El Lugar de Emr-i Bil-Maruf en la Religión
Una de las instituciones más importantes que mantienen firme al Islam es “Emr-i bil-maruf wa nahy-i anil-munkar” (ordenar el bien y prohibir el mal). Como señaló Imam Ghazali, cada conversación del ser humano es en realidad en su contra; solo se exceptúa la mención de Allah, ordenar el bien y desalentar el mal. Un creyente que ve los errores a su alrededor, la transgresión de los límites religiosos, está obligado a reaccionar ante ello con sus manos, su lengua o, al menos, con su corazón. Sin embargo, existen reglas de etiqueta muy sutiles que deben seguirse al cumplir esta tarea.
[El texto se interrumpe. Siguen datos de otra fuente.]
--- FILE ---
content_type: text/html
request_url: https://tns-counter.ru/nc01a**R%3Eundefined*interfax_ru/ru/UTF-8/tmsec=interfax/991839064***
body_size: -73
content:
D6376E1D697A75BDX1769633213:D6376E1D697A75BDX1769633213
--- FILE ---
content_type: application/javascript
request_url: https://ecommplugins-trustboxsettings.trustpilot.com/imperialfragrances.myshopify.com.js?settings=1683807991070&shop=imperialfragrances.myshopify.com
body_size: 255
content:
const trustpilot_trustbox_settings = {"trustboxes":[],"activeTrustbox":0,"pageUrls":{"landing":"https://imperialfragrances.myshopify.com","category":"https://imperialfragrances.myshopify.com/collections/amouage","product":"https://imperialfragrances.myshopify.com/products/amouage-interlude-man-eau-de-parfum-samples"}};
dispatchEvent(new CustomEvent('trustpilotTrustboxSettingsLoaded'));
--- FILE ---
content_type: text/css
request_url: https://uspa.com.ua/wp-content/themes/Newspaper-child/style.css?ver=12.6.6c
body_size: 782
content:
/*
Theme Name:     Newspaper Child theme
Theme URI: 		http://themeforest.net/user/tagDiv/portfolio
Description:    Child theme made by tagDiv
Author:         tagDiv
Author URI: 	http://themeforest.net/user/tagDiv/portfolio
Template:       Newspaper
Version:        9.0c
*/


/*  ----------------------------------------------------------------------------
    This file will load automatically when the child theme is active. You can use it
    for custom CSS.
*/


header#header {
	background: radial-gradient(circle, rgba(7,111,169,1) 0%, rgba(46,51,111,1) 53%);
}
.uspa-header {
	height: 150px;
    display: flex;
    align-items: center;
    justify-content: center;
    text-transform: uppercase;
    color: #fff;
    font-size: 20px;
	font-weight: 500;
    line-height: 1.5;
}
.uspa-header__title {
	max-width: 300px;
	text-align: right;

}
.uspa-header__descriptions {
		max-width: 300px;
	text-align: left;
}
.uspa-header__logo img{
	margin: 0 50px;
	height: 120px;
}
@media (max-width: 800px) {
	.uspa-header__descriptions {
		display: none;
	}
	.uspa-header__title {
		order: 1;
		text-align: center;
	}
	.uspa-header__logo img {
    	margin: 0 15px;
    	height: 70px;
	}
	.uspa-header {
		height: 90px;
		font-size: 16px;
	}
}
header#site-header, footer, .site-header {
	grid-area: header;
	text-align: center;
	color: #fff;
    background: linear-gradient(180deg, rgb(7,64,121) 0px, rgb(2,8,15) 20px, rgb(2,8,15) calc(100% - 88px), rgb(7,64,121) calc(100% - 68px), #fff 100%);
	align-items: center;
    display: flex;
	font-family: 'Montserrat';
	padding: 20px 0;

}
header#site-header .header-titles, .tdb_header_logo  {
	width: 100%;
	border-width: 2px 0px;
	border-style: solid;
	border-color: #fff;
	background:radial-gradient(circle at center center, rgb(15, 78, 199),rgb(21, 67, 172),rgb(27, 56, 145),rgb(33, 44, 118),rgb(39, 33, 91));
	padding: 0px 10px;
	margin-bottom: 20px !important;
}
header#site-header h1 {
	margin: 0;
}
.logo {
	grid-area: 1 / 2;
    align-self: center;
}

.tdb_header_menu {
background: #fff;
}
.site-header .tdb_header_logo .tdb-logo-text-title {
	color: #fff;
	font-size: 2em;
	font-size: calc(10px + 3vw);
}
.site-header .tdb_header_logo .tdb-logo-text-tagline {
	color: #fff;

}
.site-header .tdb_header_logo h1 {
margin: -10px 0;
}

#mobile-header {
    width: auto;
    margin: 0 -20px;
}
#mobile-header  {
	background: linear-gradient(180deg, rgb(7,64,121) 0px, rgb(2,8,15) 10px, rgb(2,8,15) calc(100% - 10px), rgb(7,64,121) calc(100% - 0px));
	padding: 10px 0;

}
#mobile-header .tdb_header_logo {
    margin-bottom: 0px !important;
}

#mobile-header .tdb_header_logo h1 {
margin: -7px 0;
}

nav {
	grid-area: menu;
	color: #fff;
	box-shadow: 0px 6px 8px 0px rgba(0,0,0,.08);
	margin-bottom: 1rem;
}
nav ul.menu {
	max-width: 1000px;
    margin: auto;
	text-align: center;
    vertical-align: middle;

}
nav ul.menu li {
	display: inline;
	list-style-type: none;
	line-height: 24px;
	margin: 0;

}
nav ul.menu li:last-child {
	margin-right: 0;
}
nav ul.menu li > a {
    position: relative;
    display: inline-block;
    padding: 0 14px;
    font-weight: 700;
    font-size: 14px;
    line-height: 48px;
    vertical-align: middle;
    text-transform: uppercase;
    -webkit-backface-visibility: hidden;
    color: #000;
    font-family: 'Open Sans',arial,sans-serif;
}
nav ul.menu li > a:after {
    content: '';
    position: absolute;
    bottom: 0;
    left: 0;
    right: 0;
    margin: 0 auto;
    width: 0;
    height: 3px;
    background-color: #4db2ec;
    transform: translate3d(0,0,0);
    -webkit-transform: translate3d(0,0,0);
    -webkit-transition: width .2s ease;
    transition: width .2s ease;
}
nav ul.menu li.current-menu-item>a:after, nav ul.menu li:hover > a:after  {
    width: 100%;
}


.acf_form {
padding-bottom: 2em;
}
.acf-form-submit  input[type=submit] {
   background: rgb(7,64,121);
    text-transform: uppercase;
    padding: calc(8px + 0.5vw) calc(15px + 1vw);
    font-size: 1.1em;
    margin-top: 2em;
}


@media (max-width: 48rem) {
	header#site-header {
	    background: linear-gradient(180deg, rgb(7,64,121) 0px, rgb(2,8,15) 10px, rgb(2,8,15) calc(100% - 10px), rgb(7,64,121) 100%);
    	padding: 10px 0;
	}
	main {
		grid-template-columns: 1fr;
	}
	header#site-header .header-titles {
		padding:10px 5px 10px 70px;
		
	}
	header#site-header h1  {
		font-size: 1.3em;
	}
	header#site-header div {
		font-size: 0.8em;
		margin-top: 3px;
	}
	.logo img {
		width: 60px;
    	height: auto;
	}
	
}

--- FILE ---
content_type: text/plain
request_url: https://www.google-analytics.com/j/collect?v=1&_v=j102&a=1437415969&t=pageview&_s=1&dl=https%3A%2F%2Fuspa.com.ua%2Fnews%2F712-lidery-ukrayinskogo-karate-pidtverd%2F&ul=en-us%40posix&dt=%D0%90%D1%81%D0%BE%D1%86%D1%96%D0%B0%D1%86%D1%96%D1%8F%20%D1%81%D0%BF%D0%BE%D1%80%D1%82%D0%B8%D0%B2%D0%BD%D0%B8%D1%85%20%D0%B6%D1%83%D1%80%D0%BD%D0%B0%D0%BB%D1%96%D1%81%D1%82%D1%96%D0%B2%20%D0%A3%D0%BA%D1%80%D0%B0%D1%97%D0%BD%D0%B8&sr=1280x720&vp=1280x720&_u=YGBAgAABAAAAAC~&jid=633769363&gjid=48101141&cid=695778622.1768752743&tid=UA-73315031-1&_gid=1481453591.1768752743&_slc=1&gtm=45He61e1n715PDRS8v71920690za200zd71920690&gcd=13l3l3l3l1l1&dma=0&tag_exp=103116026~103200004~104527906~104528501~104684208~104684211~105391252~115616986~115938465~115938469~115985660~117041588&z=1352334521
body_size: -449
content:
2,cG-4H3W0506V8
Mansedumbre (Yumuşaklık) y Misericordia en el Consejo
Utilizar el orgullo, la ira y un lenguaje degradante al decirle la verdad a alguien o al intentar hacerlo corregir sus errores es más perjudicial que beneficioso. Sayyid Ahmed er-Rifai define la medida de compasión en este tema diciendo: “Actúa con la ordenación noble, pero que no haya opresión, traición, injusticia y orgullo”. Al igual que un médico que intenta curar a su paciente, se debe acercarse al pecador con misericordia y amor. Endurecerse al transmitir los preceptos religiosos aleja el corazón de la otra parte del Islam; por otro lado, un estilo suave y acogedor es como un imán que derrite incluso las piedras.
No Olvidar el Propio Yo
El mayor peligro en el que cae quien ordena el bien es no aplicar lo que predica a su propia vida. “¿Ordenáis el bien a los demás y olvidáis vosotros mismos?” (Bakara, 44) es una severa advertencia para aquellos que se encuentran en esta situación. Un consejero que no actúa según su propio conocimiento es como un médico que escribe una receta para su paciente pero permanece privado de esa cura. Un consejo eficaz no se logra con palabras adornadas, sino con el ejemplo del propio vivir (con el lenguaje del estado). El silencio mismo de aquel cuya fe y acciones son congruentes es la mayor ordenación del bien para quienes le rodean.